I thought I registered a note of hope in her voice. I didn’t answer, couldn’t have if I’d tried.

“Never mind,” she said. “It doesn’t matter right now.” She talked more to herself than to me. Her voice had changed again, fell to low and bitter tones, but was no longer angry. I could barely keep up with my own emotions, but hers were all over the place. I regrouped my thoughts, tried to sort out what I could tell her, how I could explain.

“What were you doing with that pistol?” she mumbled again before I could fashion an answer. “Were you waiting for us?”

In the thin light of the night, I searched her expression for sarcasm, for anger; but didn’t find any. She was asking the question, as if it could possibly be true. She looked worn-out, scared.

“How could I have been waiting for you? Why the hell would I have fired the gun if I’d known it was you?”

She shrugged, her paranoia apparently having run its course.

“I couldn’t sleep,” I went on. “I have trouble sometimes. I heard you and I thought . . . I don’t know. When you stepped on the boat, I just reacted. I don’t remember pulling the trigger. I wish I could take it back. I didn’t mean to hurt anyone, especially not a child. God, you have to believe that much.”

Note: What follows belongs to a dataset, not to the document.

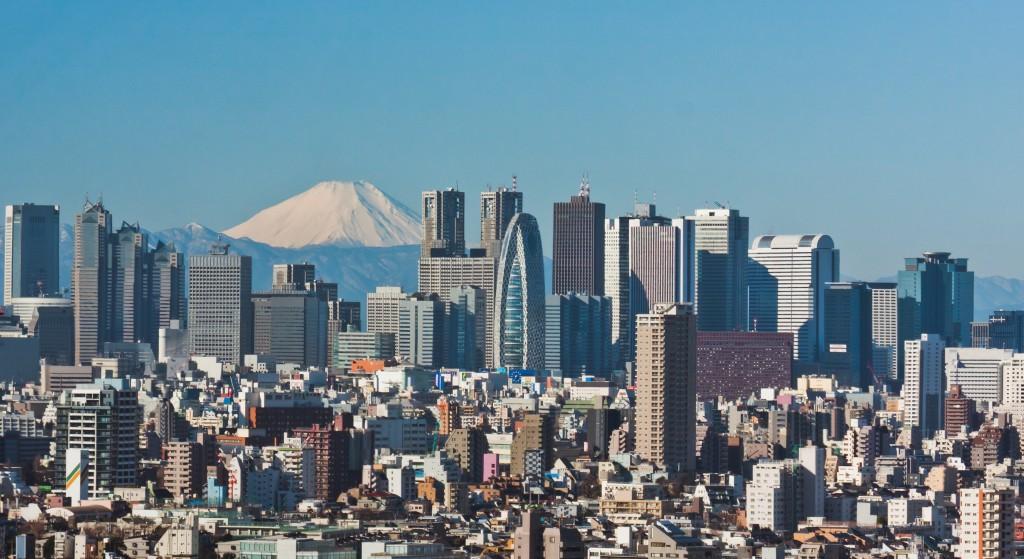 Mont Fuji derrière les buildings de Shinjuku, 2009.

She turned her head, looked out the car window, and I didn’t press. Everything felt too raw. I glanced at her again, couldn’t get over actually seeing her, having her in my car—after all the years of wondering what she was really like. In her gypsy getup—wild, curly hair falling around her face—she looked exotic, the precise opposite of my straight hair, ponytail look. My clothes ran toward the casual coastal, entirely ordinary variety. I owned a few skirts, but I wasn’t at all sure where they were. How could Ben have chosen such different women to love?

After a few miles and an eternity of silence, she spoke again.

“I know you didn’t mean to hurt Angel,” she said, her voice softer. “I just don’t know what to do. I’m here and she’s there with God knows what happening all around her.”

“We’ll be there in five minutes,” I told her. “They’re probably arriving with her now. We aren’t that far behind them. Just hang on.”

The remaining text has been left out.